Wilderness and community had a mysterious, intertwined relationship in the Celtic landscape of the soul from the early 6th century, when the monastic form of Celtic Christian community became rooted, until the early 8th century, when the traditions of the Roman church ended their eccentric, Spirit-guided way of life. Wilderness and community belonged to one another. Movement between the two was understood to have great spiritual significance. Early Celtic spiritual pilgrims felt called to wander permanently away from their monastic communities, seeking a unique place to which they were called, their "place of resurrection." The finding of one's proper place in this world was an important image for Celtic spirituality; its reverence for nature included a deep sense of honoring each thing in the place where it belonged. By the 7th century, the spiritual practice of pilgrimage, with no planned destination, was becoming less common. People then sought rough niches in the close wilderness, places to stay for a period of time, quiet and immersed in God, remote enough for sacred abandonment of self but accessible enough to offer hospitality to visitors and Anamchairde to spiritual seekers.

The polarity between wilderness and community was expressed in Celtic monastic communities by a circular surrounding wall, the circle whose form is perfect, and symbolizes infinity. The space enclosed by a circle was sacred, and sacred space afforded blessing as well as sanctuary to those within. It was contrasted with the untamed, dangerous wilderness outside, into which anyone might be called at some point in their spiritual journey. Those within the monastic community, when called to contemplative experience, also formed sanctuaries within the sanctuary, the inner boundaries marked with high crosses. Boundary-places were meticulously tended and honored and may have been used for worship. Boundaries were generally not intended to exclude people but rather to assist the seeker with focus of attention within the landscape.
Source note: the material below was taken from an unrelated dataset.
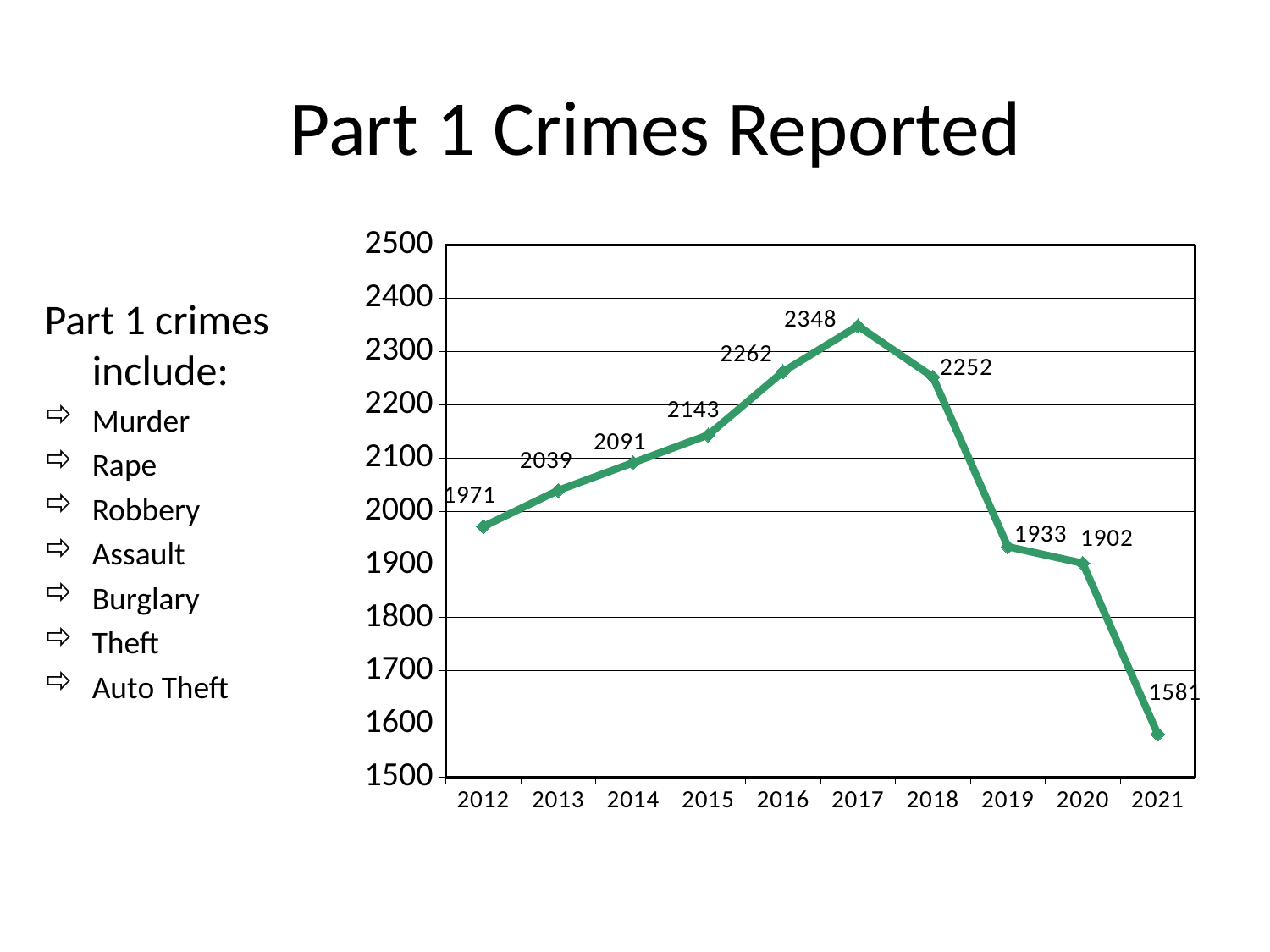
What is the difference between the values for 2020 and 2021? 321 What value is shown for 2021? 1581 What value is shown for 2017? 2348 What kind of chart is shown on the slide? line chart Which year has the highest value? 2017 What is the difference between the values for 2017 and 2018? 96 Do the values rise or fall from 2012 to 2017? rise What value is shown for 2012? 1971 Which year has the lowest value? 2021 Which is larger, the value for 2016 or the value for 2018? 2016 What value is shown for 2019? 1933 How many years are plotted on the chart? 10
Like the desert monastics, the Celtic spiritual seeker might go into the wilderness specifically to live with uncertainty and with the darkness of those who are lost and struggling. But the Celtic tradition placed little emphasis on sinfulness and judgment, and it seems likely that the experience of darkness, of that which is alien, might have been understood as an encounter with the boundaries of one's own understanding of where home is, of what being at home means.
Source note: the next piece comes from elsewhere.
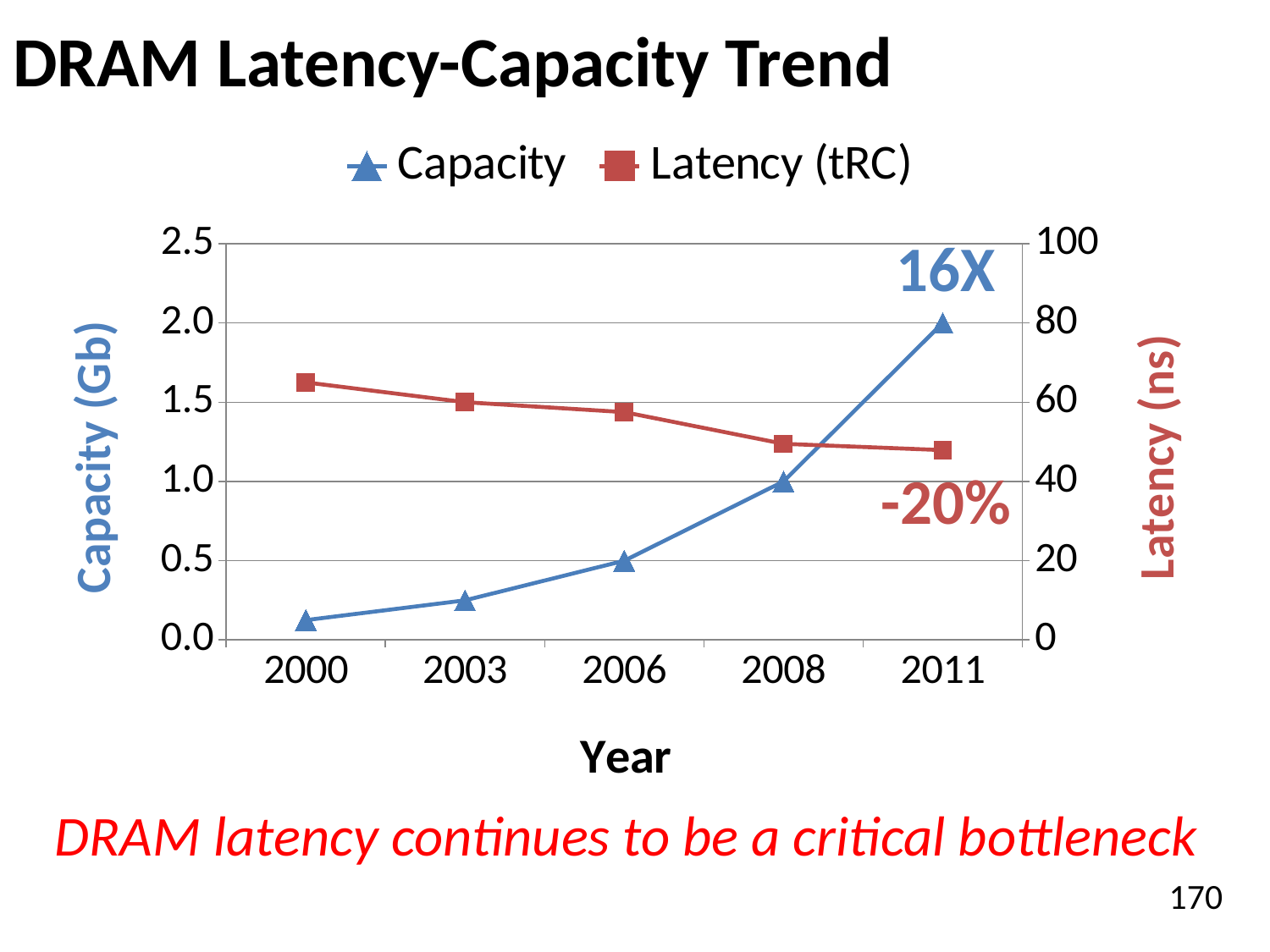
What annotation is printed next to the Capacity line at 2011? 16X What kind of chart is shown on the slide? line chart How many years are plotted along the x axis? 5 Does Capacity rise or fall from 2000 to 2011? rise Which year has the highest Latency (tRC)? 2000 Is the Capacity value for 2003 greater or less than 0.5? less Does Latency (tRC) rise or fall from 2000 to 2011? fall How many series does the legend list? 2 Which year has the lowest Capacity? 2000 Is the Latency (tRC) value for 2000 greater or less than 60? greater Is the Latency (tRC) value for 2011 greater or less than 60? less Which year has the highest Capacity? 2011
As in the ancient Celtic myths, the Anamchara is the guide in the journey that binds one's wilderness and one's hearth. If Celtic monastics sought the places of spiritual encounter in the landscape, even preferring to live "on the edge of the world," then there must be companionship suited to liminal places. It would be a natural part of Anamchairde to sit in places where the boundary between the physical and the spiritual worlds tended to dissolve, the place where one ran out of words to define what one knew of home, and to see what was given. Ultimately, one must make one's own pilgrimage; and yet, the journey to the islands in the sea requires companionship to do its work. If God was invited to be present to the seeker in some unfamiliar way in the wilderness, then it is surely essential to have a friend along. One must, after all, find a way back. Anamchairde would have to be a place of encounter between what one discovered of God and what one already knew and a place of entwining them. If the place of encounter really was the hypnotic island of one's imagined paradise, and one was at risk of becoming permanently lost, God would provide a reminder of the home for which one had words, in the person of the Anamchara.

Lynn is a member of Shalem's Spiritual Guidance Program, Summer 1997. This article is taken from one of her program papers.